— begin —

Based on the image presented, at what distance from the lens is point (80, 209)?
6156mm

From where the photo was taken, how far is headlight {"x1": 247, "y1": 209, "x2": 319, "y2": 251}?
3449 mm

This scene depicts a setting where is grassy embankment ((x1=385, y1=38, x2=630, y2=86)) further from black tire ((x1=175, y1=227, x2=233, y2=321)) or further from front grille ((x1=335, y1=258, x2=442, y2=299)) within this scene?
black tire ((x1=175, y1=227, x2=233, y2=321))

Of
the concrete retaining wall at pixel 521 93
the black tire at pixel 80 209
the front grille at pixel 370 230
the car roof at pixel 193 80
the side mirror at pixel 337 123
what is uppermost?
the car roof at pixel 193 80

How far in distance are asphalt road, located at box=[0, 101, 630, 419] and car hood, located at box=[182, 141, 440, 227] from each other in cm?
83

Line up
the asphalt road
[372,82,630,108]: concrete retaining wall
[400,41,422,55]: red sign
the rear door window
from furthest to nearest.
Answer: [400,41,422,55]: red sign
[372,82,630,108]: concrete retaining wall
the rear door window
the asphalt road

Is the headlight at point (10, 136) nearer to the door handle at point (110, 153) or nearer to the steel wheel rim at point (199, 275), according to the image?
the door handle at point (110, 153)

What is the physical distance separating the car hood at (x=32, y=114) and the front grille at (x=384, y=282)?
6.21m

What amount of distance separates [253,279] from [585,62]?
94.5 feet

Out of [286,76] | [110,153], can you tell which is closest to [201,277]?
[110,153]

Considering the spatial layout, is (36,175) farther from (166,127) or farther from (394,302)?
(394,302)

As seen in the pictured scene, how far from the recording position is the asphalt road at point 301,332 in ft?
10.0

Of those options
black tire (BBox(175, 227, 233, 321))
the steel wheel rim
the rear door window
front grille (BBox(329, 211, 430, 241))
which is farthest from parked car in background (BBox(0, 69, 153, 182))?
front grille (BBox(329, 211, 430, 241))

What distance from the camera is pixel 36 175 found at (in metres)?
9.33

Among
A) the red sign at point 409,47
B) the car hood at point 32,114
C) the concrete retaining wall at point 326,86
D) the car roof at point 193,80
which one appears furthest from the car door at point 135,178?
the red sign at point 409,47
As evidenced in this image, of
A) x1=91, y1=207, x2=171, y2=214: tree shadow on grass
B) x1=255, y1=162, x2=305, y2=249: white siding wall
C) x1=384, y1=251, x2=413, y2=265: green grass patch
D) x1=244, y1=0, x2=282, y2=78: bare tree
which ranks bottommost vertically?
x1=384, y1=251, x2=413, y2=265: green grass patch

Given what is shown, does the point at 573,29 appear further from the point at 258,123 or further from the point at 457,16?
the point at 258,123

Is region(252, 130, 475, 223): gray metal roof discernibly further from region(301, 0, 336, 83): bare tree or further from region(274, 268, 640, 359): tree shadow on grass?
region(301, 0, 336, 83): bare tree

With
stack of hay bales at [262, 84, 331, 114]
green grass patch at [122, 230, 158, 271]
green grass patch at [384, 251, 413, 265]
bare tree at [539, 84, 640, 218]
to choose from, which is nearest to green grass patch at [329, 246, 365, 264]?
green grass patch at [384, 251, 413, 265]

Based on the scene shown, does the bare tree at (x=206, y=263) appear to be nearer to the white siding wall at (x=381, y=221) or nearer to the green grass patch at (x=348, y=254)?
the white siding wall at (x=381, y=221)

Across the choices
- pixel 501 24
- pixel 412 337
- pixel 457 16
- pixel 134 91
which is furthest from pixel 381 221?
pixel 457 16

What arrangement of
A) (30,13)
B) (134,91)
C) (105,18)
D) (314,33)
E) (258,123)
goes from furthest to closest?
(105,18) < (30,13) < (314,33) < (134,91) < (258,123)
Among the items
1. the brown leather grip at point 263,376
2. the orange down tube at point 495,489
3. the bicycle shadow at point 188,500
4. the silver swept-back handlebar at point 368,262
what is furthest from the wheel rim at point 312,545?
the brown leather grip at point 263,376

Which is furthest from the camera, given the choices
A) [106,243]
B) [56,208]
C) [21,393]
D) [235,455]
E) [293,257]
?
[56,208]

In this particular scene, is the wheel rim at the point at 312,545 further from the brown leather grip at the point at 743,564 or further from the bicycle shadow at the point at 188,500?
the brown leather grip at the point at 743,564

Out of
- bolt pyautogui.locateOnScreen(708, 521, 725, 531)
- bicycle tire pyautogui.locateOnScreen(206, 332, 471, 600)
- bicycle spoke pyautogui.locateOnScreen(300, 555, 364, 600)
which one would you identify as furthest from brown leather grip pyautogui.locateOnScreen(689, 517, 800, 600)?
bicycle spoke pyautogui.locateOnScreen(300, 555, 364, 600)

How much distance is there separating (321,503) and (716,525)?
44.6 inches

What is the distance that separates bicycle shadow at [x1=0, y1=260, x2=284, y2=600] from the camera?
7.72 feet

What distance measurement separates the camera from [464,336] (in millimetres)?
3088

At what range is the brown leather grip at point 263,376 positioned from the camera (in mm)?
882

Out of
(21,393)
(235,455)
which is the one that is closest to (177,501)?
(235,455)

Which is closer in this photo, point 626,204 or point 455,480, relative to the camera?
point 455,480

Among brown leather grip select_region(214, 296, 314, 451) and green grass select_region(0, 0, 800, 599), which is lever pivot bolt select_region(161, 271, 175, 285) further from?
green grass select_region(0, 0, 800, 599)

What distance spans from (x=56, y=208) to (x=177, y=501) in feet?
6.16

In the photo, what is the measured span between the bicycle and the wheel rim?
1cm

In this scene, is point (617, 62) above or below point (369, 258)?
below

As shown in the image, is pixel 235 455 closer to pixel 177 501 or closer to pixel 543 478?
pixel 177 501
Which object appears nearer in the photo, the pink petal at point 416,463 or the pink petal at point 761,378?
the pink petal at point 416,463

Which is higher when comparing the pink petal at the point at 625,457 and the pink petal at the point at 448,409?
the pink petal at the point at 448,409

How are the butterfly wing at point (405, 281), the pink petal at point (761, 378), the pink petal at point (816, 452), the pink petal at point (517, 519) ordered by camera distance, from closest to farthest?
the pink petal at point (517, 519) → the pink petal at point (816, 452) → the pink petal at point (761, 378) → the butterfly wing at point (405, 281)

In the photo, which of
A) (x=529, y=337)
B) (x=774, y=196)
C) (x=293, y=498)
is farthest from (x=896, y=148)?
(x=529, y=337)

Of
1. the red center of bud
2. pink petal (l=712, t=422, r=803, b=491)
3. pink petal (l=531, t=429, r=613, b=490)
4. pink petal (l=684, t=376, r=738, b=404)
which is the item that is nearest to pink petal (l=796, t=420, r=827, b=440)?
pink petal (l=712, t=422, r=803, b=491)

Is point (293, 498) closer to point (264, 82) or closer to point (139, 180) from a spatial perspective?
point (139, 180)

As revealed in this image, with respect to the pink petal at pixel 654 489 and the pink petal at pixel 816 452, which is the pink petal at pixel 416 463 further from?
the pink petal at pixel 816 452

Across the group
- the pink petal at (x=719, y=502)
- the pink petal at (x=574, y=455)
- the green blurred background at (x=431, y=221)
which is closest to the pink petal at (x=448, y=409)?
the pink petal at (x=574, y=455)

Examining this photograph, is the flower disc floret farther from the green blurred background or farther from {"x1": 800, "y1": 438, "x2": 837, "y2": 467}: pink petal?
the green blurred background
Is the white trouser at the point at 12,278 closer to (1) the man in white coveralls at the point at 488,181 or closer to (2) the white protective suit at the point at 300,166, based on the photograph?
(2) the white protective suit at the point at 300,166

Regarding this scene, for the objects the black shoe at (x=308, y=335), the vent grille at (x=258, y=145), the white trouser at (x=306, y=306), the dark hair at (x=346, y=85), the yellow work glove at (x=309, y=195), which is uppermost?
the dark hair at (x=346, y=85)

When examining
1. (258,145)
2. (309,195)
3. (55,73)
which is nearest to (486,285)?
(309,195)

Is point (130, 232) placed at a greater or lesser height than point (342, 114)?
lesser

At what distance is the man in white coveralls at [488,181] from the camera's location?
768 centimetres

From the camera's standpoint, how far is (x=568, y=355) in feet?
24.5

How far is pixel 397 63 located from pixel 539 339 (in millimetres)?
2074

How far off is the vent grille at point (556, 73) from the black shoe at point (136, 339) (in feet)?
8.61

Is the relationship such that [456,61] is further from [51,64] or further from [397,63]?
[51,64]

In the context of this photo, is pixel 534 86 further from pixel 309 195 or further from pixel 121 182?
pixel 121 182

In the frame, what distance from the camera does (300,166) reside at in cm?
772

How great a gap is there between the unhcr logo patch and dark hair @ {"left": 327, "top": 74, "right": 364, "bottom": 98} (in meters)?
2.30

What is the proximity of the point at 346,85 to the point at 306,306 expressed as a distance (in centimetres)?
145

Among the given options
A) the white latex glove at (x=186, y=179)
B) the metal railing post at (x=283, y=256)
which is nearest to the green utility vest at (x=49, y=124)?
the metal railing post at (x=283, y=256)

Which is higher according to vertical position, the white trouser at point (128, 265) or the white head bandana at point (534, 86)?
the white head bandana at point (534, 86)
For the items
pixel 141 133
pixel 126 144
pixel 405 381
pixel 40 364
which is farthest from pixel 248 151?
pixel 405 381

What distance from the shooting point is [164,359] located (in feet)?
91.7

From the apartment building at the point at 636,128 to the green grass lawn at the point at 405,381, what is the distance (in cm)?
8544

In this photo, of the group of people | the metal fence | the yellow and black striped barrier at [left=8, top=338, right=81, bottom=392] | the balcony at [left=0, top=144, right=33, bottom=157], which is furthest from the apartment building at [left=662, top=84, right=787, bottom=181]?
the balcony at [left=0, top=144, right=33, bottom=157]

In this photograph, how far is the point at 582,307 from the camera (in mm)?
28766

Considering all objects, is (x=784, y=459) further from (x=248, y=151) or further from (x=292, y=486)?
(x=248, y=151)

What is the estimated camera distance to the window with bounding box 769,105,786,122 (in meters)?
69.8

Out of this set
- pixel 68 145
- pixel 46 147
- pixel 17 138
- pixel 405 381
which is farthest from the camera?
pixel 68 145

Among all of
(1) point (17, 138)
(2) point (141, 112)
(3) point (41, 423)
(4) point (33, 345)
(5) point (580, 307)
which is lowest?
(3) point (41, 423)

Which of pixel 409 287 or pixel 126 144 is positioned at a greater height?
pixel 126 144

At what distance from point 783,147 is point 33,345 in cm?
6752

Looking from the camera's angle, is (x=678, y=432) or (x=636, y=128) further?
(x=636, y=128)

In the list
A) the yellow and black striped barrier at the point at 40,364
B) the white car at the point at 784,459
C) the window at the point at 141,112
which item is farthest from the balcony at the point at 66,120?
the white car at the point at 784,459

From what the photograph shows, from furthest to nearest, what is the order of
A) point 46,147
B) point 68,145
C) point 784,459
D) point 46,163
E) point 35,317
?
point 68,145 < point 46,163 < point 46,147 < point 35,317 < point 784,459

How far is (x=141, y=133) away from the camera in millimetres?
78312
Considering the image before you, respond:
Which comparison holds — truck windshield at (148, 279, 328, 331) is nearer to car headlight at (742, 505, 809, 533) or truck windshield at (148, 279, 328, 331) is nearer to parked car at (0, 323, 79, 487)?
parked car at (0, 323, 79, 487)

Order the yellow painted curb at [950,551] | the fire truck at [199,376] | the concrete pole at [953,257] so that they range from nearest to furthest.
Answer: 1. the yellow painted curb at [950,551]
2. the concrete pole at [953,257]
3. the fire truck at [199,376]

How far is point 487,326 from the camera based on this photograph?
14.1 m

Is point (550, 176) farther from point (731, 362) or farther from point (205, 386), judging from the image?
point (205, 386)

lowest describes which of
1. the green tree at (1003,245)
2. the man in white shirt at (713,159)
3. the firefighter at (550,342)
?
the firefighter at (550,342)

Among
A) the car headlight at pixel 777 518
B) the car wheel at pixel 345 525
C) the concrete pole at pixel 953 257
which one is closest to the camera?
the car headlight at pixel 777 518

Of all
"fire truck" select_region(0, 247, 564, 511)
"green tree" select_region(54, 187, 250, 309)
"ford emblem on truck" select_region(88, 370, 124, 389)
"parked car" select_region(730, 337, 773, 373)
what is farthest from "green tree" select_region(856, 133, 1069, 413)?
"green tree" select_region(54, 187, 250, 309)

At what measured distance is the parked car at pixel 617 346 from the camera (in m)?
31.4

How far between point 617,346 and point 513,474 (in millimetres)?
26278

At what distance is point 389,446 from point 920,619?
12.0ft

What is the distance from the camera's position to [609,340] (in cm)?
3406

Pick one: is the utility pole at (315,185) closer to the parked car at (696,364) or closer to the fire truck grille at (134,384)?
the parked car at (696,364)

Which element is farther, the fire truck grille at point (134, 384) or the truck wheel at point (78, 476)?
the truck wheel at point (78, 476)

— end —

What you are asked to do: Give back exactly the lines from the line containing "How far is point" to the end of the entries, and no other lines.

Complete response:
How far is point 487,326 from the camera based on this photograph?
14.1 m

Is point (550, 176) farther from point (731, 362) or farther from point (205, 386), judging from the image?
point (205, 386)

lowest describes which of
1. the green tree at (1003,245)
2. the man in white shirt at (713,159)
3. the firefighter at (550,342)
?
the firefighter at (550,342)

Among
A) the car headlight at pixel 777 518
B) the car wheel at pixel 345 525
C) the concrete pole at pixel 953 257
which one is closest to the camera?
the car headlight at pixel 777 518

Of all
"fire truck" select_region(0, 247, 564, 511)
"green tree" select_region(54, 187, 250, 309)
"ford emblem on truck" select_region(88, 370, 124, 389)
"parked car" select_region(730, 337, 773, 373)
what is farthest from "green tree" select_region(856, 133, 1069, 413)?
"green tree" select_region(54, 187, 250, 309)

At what measured distance is the parked car at pixel 617 346 from the camera (in m)?
31.4

How far between point 617,346 and point 513,474 (in millimetres)?
26278

At what distance is point 389,446 from point 920,619?
12.0ft

What is the distance from the camera's position to [609,340] (in cm)?
3406

Pick one: is the utility pole at (315,185) closer to the parked car at (696,364) or closer to the fire truck grille at (134,384)?
the parked car at (696,364)

Which element is farther, the fire truck grille at point (134, 384) or the truck wheel at point (78, 476)?
the truck wheel at point (78, 476)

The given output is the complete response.